(Beginning of Records for this exercise)
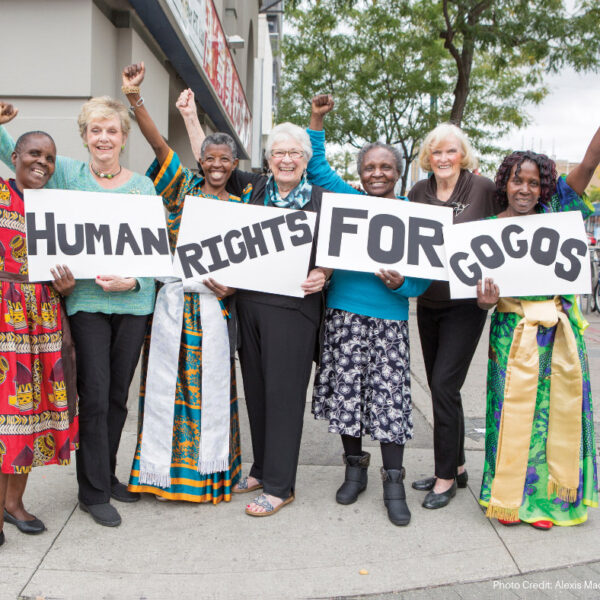 grandmothers holding signs which read human rights for gogos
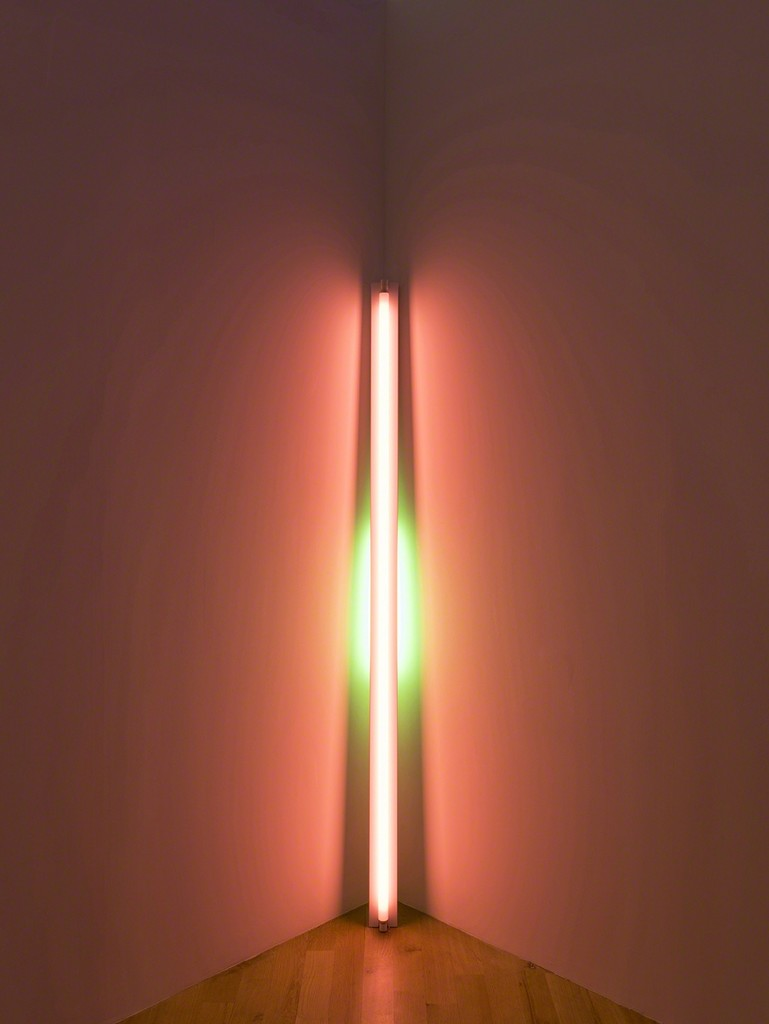 Dan Flavin, untitled, 1969. Pink and green fluorescent light. 8 ft. leaning into a corner with the top of the 20W tube touching the corner. Installation view:Dan Flavin: cornered fluorescent light, Mana Contemporary, Jersey City, 2018. Photo: John Berens. Courtesy of the Estate of Dan Flavin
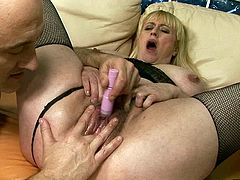 Outrageous gray hooker with fat ass and hairy cunt is greased up. Perverted dude fingers her clam at first. Then he pleases her mound with various sex toys.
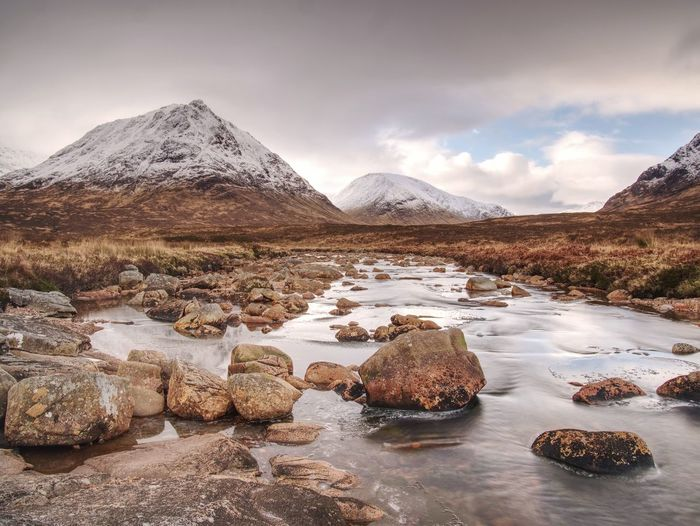 Cold day on meadow at river coupall at delta to river etive near glencoe in the scottish highlands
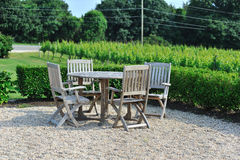 Lawn chairs by the vineyard Stock Images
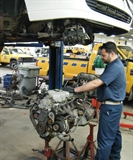 A photo of Zack Cronick working on a vehicle engine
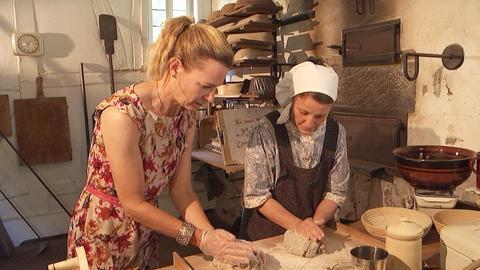 Zwei Frauen backen auf historische Weise Brot im Hessenpark.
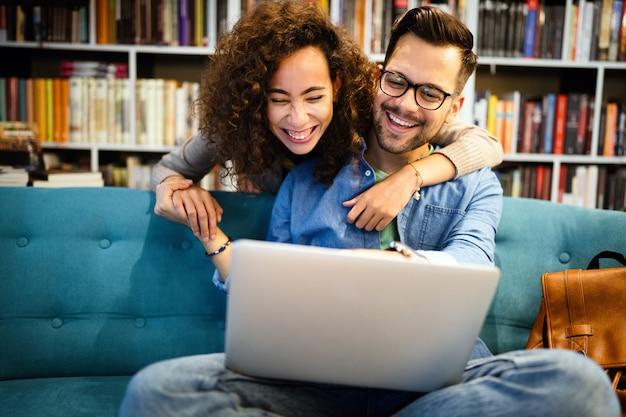Студенты вместе учатся в библиотеке. пара, учеба, технологии, концепция любви образования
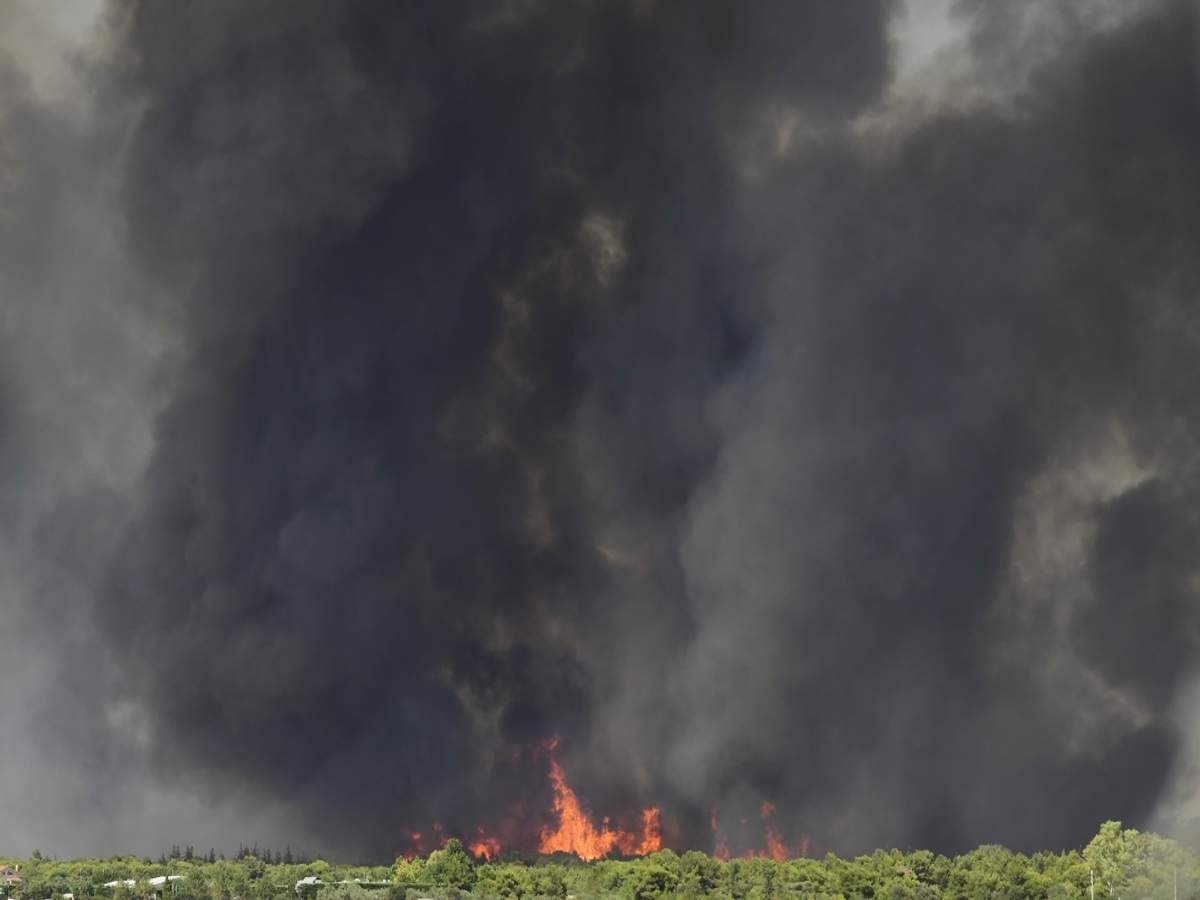 People Flee Homes as Wildfire Burns Near Athens Industrial Area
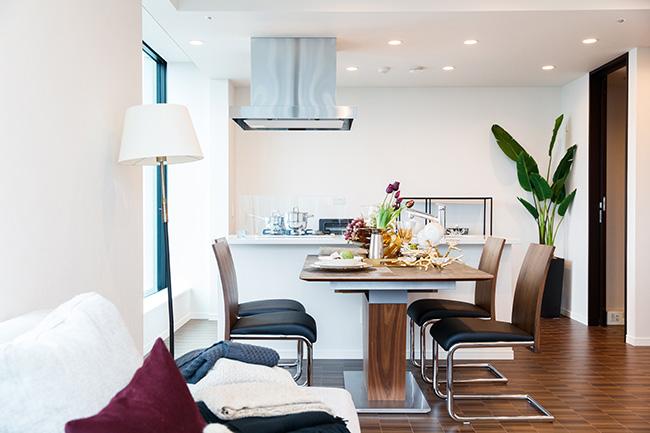 リビングダイニングから見通すキッチンは、天井が高くすっきり広々とした空間。いずれも照明は、シーリングライトではなく、スタイリッシュなダウンライトを採用しています。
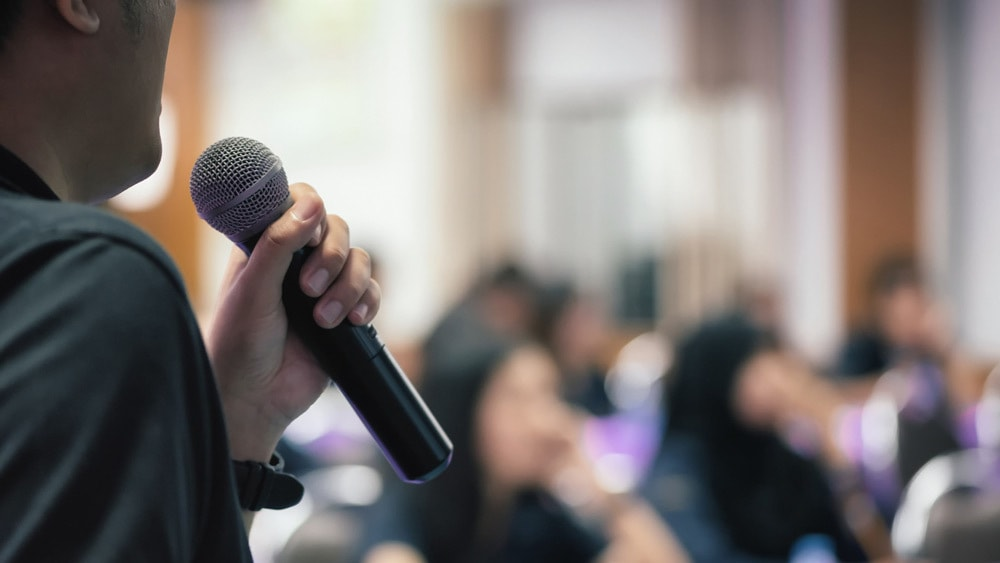 Man giving a speech to a class - an informative lecture - one of the types of public speaking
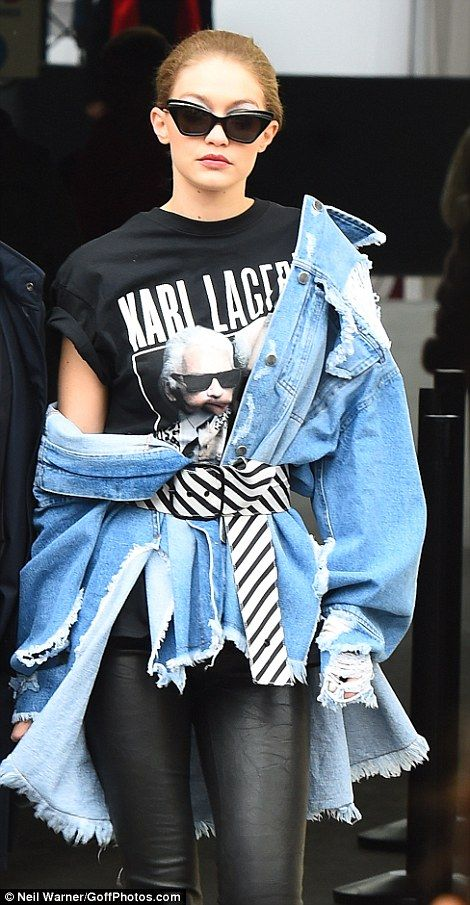 Denim days: The US stunner paid tribute to Chanel designer Karl Lagerfeld following the show as she donned a picture emblazoned tee of the creative while draping an oversized denim jacket around her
(End of Records for this exercise)
Required work >>
Each line of the data must be transcribed exactly; pictures are not carried over.

Written reply >>
 grandmothers holding signs which read human rights for gogos
 Dan Flavin, untitled, 1969. Pink and green fluorescent light. 8 ft. leaning into a corner with the top of the 20W tube touching the corner. Installation view:Dan Flavin: cornered fluorescent light, Mana Contemporary, Jersey City, 2018. Photo: John Berens. Courtesy of the Estate of Dan Flavin
 Outrageous gray hooker with fat ass and hairy cunt is greased up. Perverted dude fingers her clam at first. Then he pleases her mound with various sex toys.
 Cold day on meadow at river coupall at delta to river etive near glencoe in the scottish highlands
 Lawn chairs by the vineyard Stock Images
 A photo of Zack Cronick working on a vehicle engine
 Zwei Frauen backen auf historische Weise Brot im Hessenpark.
Студенты вместе учатся в библиотеке. пара, учеба, технологии, концепция любви образования
 People Flee Homes as Wildfire Burns Near Athens Industrial Area
 リビングダイニングから見通すキッチンは、天井が高くすっきり広々とした空間。いずれも照明は、シーリングライトではなく、スタイリッシュなダウンライトを採用しています。
 Man giving a speech to a class - an informative lecture - one of the types of public speaking
 Denim days: The US stunner paid tribute to Chanel designer Karl Lagerfeld following the show as she donned a picture emblazoned tee of the creative while draping an oversized denim jacket around her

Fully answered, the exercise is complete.